Livre des deux principes
Le Liber de duobus principiis dont nous disposons est issu d’un seul manuscrit, datant de la fin du 13e siècle, trouvé dans le fonds des Conventi soppressi de la Bibliothèque nationale de Florence. Publié en 1939 par le Père Dondaine, il est considéré comme le seul traité théologico-philosophique cathare connu. Il s’agit de l’assemblage de différentes pièces issues d’un ouvrage dont Rainer Sacconi, polémiste catholique, dit qu’il comportait à l’origine « un gros volume de dix quaternions ». Il ne s’agit donc que d’une partie d’un résumé de l’ouvrage original.
Le présent document est une traduction de René Nelli publié dans le recueil « Écritures cathares » publié par les éditions du Rocher dans une édition actualisée et augmentée par Anne Brenon en 1995. Pour respecter le droit des auteurs je ne vous livrerai ni la préface, ni les notices que vous trouverez dans le livre. J’espère qu’en ne publiant que la traduction je ne causerai aucun tort à personne et je permettrai à tous d’accéder à cet ouvrage essentiel à la compréhension de la doctrine cathare.
Des persécutions – 1
De la persécution subie par le pasteur.
« Car il est écrit : je frapperai le pasteur, et les brebis du troupeau seront dispersées » (Matth., XXVI, 31 ex Zach., XIII, 7).

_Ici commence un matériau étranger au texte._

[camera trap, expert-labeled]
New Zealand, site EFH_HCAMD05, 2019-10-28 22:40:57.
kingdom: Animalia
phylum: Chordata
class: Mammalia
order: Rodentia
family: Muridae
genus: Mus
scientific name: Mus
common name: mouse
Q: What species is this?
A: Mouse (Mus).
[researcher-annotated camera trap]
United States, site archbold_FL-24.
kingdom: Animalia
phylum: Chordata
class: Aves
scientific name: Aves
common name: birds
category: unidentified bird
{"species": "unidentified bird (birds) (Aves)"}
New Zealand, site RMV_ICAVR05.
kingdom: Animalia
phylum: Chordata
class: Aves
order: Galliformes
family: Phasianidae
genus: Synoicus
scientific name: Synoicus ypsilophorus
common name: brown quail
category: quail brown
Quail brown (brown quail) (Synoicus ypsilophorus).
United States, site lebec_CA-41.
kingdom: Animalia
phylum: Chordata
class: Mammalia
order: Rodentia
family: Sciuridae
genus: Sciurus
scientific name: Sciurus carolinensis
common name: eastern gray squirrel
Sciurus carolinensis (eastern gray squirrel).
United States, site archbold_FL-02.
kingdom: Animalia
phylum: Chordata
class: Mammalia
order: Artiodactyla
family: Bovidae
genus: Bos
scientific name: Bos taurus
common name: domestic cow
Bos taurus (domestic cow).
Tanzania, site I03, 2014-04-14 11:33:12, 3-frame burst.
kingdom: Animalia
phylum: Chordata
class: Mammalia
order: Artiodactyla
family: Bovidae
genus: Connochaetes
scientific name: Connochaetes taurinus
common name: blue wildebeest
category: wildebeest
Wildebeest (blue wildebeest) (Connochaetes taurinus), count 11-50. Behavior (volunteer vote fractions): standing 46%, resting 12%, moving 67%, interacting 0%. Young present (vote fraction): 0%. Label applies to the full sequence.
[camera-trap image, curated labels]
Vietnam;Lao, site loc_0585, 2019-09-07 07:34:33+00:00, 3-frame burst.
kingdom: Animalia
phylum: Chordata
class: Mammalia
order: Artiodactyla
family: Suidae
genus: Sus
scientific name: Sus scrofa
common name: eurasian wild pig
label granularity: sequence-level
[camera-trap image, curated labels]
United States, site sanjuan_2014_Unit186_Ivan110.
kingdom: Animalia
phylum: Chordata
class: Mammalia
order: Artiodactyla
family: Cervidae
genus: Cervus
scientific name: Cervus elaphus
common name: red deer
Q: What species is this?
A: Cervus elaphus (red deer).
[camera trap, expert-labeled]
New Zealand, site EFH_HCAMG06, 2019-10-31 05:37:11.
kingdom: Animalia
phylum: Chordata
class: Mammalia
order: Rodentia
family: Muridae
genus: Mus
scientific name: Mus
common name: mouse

Par le pasteur il faut entendre le Christ ; par les brebis du troupeau dispersées, les disciples. Ce n’est pas le vrai Seigneur Dieu qui par lui-même, proprement et directement, a frappé son Fils Jésus-Christ, car si par lui-même, proprement et essentiellement, il avait perpétré cet homicide, nul ne pourrait en aucune façon en accuser Pilate et les Pharisiens, lesquels n’auraient fait, en cela, qu’accomplir la volonté de Dieu, et eussent, au contraire, commis un péché en résistant à la volonté du Seigneur. Il faut résoudre ainsi cette difficulté : Dieu a frappé son Fils en permettant à ses ennemis de le faire mourir. Ce qu’ils n’auraient jamais pu faire si le Dieu bon lui-même ne leur avait concédé ce pouvoir. C’est ce que dit le Christ à Pilate : « Vous n’auriez aucun pouvoir sur moi, s’il ne vous avait été donné d’en-haut » (Jean, XIX, 11). Il dit : donné (cela : hoc) et non donnée (potestas, féminin), comme s’il voulait signifier par là : « Cela, c’est le mauvais principe, par l’effet duquel Pilate et les Pharisiens, Judas et les autres commettaient cet homicide. » Et le vrai Dieu permettait ce crime parce qu’il n’avait pas de meilleur moyen de délivrer son peuple de la puissance de l’ennemi. Il le dit par la bouche d’Isaïe : « Je l’ai frappé à cause des crimes de mon peuple » (Is., LIII, 8). C’est pourquoi les disciples furent dispersés, c’est-à-dire : se séparèrent du Christ, selon une volonté qui n’émanait pas du Bien, mais de la puissance des mauvais esprits, comme il est écrit plus loin : « Alors tous les disciples l’abandonnèrent et s’enfuirent » (Matth., XXVI, 56).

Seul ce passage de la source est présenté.